Sometimes stocks can be downright frustrating when the bull case is, on the face of it, so much stronger than the bear case. In an era where there is almost universal protest about valuation, I demand that you take a look at First Horizon (FHN) , the Memphis-based bank run by Bryan Jordan that can now be presented as the poster boy of wrongly valued securities.
If you don't know First Horizon, you simply aren't looking hard enough at the financials. Right now there is this bizarre dichotomy where most banks, especially the regional banks, are valued -- as if they are no-growth entities withering on the vine. If you contrast them with financial technology companies like Mastercard (MA) , Visa (V) , Square (SQ) or Paypal (PYPL) or even companies like FleetCor Technologies (FLT) and Fair Isaac (FICO) , you will see that the market simply has no taste for a well-run 3% yielder that happens to be in the fastest-growing regions in this country.
There is almost nothing that First Horizon seems to do that warrants anyone of size, any big institution, to pay more for it despite how it keeps improving.
Forget this is a bank. Consider it a utility. It's got 22% compound growth over five years. In that time, it has doubled its dividend. It has a countercyclical book of business that has very little economic sensitivity to the yield curve. It has low loan losses. Its net interest margin did not go down when the Fed cut rates, a total rarity, because they saw it coming.
Jordan has the hottest banking market in the country -- Memphis -- in a state that is growing, one of the biggest beneficiaries of the change in the tax law that gave you a nice SALT deduction, something that New York and New Jersey thrived on. Now he is taking over Iberia Bank -- ostensibly a merger of equals, but there is no question that he, as the CEO, will be running an undermanaged bank in another high-growth area, Louisiana with some Texas exposure. He has also bought some divested Suntrust-BB&T (STI) bank branches in Virginia, North Carolina and Georgia.

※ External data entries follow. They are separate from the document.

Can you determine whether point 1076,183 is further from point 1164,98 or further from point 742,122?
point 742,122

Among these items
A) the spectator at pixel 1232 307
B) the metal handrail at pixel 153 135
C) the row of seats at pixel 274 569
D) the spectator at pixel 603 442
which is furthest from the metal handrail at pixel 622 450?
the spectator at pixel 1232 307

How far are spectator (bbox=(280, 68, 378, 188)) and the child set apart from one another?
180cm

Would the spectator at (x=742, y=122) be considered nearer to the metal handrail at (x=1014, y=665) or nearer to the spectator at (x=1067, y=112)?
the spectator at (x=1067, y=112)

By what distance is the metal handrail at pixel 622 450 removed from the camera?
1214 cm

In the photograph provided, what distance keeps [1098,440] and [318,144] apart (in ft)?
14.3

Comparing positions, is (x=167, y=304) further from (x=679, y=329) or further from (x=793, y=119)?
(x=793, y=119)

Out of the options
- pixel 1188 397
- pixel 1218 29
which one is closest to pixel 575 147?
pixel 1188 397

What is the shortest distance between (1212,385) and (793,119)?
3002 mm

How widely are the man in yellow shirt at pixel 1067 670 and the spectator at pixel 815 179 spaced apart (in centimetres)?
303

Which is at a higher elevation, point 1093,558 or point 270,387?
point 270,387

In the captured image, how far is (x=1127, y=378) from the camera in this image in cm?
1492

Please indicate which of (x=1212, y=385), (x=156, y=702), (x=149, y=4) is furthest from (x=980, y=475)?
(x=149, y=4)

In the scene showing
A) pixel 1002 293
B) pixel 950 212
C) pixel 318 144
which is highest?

That gives him one of the greatest footprints in the country.
Now contrast FHN with American Electric Power (AEP) , the largest transmission network in the United States. AEP has a 6% five-year growth rate. It has a 2.77% yield. It is highly unlikely that it can buy any utility to boost its growth. Its stock is very sensitive to rates and it sells at 23x earnings.
In what world is that right? How is it possible?
The answer is there are anomalies in this market. First, FHN trades with the rest of the accursed regionals in large part because of the ETF-ization of this market, where no one bank can distinguish itself from others.
Second, the market is overly in love with fintech and overly in hate mode with regional banks.
Third, unlike any other industry, regionals get no credit for faster growth than the rest of the cohort. In other words, Bryan Jordan, whom I would argue is one of the top bankers in this country, isn't able to distinguish himself, in the market's eyes, from any other banker.
Can you take advantage of this anomaly? At one point I thought the market would change its stripes. Not anymore. Jordan can't take the bank private. It probably is too big to be bought by any other bank except the majors and they are already too big and have too much concentration in the country to do so.
The only way he can make the bank stand out is to pay a higher dividend, but for that he would have to sacrifice some of the growth that growth buyers demand. It's a conundrum that I have no answer to -- other than to say stop thinking the market's overpriced and start exploring anomalies. There are more First Horizons out there than you think. Just not enough buyers to make a difference.